CONSIGNES ->
a – Citez, s'il vous plaît, tous les pays dont le texte sur l'éducation pour tous indique un taux d'alphabétisation inférieur à 30 %.
b – Poursuivez le texte sur l'éducation pour tous à la suite de sa dernière phrase.

TEXTE DE LECTURE ->
Éducation pour tous, des choses à changer
L’éducation est un facteur
clé du développement économique, social, culturel et politique d’un pays. Les
États qui ont connu un
niveau de performance économique élevé au cours des dernières décennies (Singapour, Taiwan, Maurice, Botswana, Rwanda, etc.) sont
ceux qui ont su mettre en place des systèmes éducatifs efficaces adaptés à
leurs contextes et à leurs choix d’orientation économique.
Cependant, de toutes
les régions du monde, c’est l’Afrique subsaharienne (particulièrement l’espace francophone
)
qui a le taux le plus élevé de jeunes exclus de la scolarité. Plus d’un cinquième des enfants âgés de
6 à 11 ans n’est pas scolarisé, suivi par un tiers des jeunes âgés de 12 à 14
ans, selon les données de l’ISU (Institut de statistiques de l’Unesco). La
situation est particulièrement préoccupante pour des pays comme le Mali, le
Burkina Faso, le Niger et le Tchad qui affichent des taux d’alphabétisation
inférieurs à 30 %.

CONTENU DES DONNÉES ->

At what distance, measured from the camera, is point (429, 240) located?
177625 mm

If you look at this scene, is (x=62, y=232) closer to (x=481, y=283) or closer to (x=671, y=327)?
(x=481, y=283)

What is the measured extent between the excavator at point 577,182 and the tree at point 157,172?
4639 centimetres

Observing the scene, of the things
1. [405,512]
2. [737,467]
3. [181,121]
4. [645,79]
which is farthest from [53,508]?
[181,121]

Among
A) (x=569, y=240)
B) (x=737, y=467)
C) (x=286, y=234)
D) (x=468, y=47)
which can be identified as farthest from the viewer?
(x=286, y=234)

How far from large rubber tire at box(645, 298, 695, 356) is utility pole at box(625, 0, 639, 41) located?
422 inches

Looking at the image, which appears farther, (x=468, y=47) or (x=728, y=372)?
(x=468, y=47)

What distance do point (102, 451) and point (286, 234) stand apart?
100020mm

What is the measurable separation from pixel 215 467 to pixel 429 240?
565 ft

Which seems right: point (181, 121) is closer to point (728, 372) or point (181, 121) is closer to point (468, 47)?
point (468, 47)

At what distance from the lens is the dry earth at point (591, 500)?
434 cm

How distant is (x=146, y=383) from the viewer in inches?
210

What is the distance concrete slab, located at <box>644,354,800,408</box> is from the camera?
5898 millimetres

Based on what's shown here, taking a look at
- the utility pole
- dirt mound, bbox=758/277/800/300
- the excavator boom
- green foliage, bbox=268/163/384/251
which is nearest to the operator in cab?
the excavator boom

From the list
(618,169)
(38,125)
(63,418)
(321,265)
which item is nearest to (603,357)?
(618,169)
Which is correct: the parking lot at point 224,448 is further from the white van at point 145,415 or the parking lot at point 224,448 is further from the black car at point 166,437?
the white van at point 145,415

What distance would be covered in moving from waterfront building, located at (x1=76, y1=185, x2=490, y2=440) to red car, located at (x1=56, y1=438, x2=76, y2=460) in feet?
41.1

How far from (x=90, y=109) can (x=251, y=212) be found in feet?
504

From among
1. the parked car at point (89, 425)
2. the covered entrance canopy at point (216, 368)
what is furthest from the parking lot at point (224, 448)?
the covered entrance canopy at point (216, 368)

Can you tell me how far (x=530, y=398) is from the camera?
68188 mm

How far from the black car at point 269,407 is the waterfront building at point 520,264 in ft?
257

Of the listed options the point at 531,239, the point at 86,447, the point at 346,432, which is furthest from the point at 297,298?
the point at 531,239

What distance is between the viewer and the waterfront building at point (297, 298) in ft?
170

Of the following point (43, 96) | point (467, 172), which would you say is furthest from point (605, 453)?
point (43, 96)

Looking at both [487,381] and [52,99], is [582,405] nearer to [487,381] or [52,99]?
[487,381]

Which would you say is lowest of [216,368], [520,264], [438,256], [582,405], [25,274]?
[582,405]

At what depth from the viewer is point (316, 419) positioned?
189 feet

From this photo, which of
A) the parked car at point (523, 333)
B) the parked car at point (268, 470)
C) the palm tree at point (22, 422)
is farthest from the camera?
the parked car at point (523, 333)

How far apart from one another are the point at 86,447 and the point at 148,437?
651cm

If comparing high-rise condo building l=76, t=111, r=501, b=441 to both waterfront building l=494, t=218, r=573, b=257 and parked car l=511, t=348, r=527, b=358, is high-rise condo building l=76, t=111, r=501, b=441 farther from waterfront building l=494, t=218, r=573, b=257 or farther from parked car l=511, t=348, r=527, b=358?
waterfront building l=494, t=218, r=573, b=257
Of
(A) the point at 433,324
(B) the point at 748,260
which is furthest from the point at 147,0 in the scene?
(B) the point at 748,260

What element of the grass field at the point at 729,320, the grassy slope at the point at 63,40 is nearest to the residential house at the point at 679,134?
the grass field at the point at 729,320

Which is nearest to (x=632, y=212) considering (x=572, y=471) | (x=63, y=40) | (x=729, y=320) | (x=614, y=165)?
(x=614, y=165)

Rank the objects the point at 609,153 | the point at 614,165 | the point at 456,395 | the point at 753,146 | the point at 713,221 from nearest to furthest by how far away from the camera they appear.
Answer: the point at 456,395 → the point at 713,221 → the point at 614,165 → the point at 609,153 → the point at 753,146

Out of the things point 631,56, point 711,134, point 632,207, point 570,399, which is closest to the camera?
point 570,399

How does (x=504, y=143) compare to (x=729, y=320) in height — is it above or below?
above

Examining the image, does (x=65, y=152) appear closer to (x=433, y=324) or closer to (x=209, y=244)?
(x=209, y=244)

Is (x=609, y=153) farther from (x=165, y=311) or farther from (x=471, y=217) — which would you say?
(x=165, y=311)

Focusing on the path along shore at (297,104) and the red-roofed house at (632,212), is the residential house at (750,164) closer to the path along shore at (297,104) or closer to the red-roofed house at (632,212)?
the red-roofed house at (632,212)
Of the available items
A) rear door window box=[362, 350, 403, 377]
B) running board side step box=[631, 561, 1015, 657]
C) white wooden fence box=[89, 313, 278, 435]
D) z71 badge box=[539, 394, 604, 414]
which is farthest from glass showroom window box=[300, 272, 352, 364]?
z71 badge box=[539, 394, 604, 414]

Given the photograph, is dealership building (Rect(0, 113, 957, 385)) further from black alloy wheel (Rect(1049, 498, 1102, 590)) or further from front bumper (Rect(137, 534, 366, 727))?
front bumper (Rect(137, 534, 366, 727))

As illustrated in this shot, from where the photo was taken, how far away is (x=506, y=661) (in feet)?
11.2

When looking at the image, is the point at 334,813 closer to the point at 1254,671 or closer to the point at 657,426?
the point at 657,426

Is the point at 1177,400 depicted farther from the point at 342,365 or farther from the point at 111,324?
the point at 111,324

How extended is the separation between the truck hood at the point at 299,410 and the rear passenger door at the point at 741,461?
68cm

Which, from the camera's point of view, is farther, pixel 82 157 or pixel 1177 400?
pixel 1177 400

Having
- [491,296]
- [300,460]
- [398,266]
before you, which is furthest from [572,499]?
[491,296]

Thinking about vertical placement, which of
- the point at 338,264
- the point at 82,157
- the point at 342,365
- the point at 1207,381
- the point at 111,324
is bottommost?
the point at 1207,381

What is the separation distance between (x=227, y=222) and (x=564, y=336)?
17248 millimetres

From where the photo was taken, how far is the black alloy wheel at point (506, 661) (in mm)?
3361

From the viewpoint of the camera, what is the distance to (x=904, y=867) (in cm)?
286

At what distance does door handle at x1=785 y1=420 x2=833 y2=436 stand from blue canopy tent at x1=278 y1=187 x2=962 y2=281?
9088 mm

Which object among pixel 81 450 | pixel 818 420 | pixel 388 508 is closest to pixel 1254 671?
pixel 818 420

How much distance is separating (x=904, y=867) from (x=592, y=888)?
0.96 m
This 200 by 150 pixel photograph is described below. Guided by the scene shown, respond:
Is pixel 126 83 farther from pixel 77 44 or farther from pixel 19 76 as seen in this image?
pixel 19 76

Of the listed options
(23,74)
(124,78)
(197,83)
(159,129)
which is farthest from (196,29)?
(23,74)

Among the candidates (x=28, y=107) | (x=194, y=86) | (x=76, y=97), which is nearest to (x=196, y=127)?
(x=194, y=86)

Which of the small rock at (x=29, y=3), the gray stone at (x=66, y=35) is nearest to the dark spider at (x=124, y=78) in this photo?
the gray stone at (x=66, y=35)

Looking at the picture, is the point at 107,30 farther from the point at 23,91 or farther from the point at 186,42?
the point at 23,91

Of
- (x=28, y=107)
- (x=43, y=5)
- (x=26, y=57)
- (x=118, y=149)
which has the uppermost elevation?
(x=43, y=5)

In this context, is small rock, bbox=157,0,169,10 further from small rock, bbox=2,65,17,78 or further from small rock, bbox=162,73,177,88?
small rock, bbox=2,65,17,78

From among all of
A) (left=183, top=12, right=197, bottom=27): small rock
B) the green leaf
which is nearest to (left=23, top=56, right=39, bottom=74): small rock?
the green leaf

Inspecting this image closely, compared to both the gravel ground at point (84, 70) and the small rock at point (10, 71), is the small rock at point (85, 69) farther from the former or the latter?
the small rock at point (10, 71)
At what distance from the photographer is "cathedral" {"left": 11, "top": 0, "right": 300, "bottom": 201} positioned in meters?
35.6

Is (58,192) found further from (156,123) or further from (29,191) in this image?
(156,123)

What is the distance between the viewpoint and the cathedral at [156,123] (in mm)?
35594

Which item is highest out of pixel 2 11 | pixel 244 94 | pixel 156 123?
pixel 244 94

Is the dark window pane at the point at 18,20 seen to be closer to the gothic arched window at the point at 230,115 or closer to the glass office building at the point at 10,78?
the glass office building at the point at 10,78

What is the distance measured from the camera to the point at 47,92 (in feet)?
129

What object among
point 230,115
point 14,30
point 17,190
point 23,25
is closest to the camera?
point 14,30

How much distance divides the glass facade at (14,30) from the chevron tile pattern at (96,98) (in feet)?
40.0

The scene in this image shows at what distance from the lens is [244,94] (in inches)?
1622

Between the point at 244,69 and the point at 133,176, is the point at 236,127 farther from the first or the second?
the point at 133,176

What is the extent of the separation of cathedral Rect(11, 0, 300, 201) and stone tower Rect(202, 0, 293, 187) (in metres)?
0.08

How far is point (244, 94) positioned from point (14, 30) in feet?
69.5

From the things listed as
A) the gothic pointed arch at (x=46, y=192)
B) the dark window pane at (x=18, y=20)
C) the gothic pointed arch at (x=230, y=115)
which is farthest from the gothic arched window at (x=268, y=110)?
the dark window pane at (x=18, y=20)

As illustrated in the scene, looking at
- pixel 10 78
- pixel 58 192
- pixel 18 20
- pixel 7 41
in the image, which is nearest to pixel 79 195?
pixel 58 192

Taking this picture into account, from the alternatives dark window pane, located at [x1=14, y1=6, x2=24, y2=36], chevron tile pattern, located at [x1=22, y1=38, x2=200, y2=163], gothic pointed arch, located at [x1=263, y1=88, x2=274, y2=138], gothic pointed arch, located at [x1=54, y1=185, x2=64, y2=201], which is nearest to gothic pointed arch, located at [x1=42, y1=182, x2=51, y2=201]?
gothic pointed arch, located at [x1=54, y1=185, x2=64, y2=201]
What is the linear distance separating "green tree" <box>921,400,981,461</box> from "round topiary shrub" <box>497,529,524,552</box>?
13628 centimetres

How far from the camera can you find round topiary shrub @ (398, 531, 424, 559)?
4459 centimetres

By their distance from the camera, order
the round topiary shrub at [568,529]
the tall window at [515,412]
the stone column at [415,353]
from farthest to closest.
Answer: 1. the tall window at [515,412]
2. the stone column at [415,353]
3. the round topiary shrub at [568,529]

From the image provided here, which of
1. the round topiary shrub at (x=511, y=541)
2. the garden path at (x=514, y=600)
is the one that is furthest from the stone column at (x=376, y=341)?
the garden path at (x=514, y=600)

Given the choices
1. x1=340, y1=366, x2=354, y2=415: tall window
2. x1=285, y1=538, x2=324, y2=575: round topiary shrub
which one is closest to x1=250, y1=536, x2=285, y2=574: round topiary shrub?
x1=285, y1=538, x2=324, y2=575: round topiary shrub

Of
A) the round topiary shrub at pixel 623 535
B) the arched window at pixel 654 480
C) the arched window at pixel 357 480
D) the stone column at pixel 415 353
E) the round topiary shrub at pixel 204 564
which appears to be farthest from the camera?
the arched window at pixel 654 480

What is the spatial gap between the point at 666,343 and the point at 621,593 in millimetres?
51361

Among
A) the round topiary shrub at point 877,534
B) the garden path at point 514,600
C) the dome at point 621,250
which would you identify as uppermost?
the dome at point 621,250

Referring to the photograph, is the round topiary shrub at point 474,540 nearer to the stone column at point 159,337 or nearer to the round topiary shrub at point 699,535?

RÉPONSES AUX EXERCICES ->
a – Le Mali, le Burkina Faso, le Niger et le Tchad.

b –
Le taux d’alphabétisation en Afrique subsaharienne est cependant passé de 52 en 2016 à 65% en 2018. Les États africains (surtout francophones) ont beaucoup plus de mal à
offrir à la fois la quantité et la qualité des services éducatifs à leurs populations
extrêmement jeunes et en forte croissance. Ainsi, des insuffisances accumulées
par les élèves au niveau de l’école primaire et secondaire ont des
répercussions importantes lorsqu’ils abordent les études supérieures ou
entament une vie professionnelle. Il existe en fait un déphasage entre les
connaissances acquises à l’école et celles requises par le monde de l’emploi.
Quelles
sont les réformes à initier pour améliorer la qualité de l’enseignement
primaire et de l’enseignement secondaire, pour rendre l’apprentissage plus
performant en Afrique francophone ? Quels sont les rôles, responsabilités
et capacités des acteurs locaux, nationaux et régionaux dans la formulation des
politiques en matière d’enseignement primaire et secondaire ? Quel est le rôle
des parents dans l’atteinte des acquis scolaires de leurs enfants ?
S’impliquent-ils assez dans le processus d’acquisition des compétences ?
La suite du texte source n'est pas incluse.